For now though: what can a taxpayer do in such a situation? When employers fail to provide or file information returns, the IRS recommends that workers attempt to get information returns from their employers. If that fails, the IRS advises workers to request letters on their employer’s letterhead describing the pay and withholding. Should an employer not comply with these requests, the IRS can seek this information from an employer while taxpayers can file Substitute W-2s attaching other proof of income and withholding – such as bank statements, paychecks, and paystubs.

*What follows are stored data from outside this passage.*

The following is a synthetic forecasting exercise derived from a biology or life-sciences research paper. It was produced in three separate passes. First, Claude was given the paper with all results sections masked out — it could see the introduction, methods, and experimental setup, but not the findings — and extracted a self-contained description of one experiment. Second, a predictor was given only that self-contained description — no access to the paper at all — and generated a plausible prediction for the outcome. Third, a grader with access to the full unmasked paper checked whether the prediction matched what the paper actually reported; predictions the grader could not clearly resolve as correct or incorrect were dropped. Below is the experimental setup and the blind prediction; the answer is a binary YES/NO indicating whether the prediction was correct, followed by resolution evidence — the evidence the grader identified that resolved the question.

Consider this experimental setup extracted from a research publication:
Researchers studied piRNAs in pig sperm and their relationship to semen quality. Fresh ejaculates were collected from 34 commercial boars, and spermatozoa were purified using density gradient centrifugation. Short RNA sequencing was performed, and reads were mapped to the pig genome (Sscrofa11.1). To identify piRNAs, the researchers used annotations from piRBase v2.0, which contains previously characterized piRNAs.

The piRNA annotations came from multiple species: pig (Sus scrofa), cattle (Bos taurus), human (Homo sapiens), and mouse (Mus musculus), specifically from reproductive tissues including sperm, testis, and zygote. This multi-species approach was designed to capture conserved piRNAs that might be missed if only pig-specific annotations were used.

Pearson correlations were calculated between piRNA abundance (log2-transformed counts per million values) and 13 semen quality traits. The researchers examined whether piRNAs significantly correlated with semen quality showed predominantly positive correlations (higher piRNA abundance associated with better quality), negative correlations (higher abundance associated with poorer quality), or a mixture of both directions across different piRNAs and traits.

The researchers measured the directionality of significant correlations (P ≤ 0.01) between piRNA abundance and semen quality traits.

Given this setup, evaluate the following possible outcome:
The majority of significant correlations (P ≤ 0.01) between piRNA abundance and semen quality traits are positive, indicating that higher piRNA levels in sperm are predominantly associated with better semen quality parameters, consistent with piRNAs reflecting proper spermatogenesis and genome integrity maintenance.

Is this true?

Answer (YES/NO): NO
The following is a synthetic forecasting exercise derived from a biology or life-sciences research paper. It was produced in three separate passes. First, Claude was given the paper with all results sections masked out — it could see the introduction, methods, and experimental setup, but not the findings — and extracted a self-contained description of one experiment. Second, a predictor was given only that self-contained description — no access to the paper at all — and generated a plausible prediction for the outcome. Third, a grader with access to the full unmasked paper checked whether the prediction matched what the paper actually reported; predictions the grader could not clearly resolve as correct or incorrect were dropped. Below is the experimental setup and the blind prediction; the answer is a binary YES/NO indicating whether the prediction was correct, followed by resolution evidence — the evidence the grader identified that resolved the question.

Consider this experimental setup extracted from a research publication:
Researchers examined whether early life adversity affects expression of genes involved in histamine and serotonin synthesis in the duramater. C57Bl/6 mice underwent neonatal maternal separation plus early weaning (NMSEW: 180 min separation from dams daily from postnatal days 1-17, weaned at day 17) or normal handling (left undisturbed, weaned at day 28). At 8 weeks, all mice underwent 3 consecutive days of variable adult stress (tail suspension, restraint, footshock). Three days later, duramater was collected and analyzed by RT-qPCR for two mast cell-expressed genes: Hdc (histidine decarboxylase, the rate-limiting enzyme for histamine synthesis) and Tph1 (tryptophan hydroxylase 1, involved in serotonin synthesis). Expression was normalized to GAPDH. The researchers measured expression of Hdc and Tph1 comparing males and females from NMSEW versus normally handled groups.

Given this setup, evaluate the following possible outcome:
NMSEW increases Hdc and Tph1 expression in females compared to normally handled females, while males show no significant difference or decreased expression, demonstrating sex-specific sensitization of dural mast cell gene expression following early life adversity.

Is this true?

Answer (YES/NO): NO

If a taxpayer got an information return but the employer never filed it with the government, that might ease the burden on the taxpayer but the IRS will still seek additional verification.

Even then, taxpayers could get mired in lengthy audits and examinations all while waiting for a critical refund check they rely on to make ends meet every year. We have seen this pattern play out in our own clinic and I suspect as it befalls more taxpayers, there may be either a congressional or judicial reexamination of Section 7434 or another effort to address the problem of non-filing of information returns.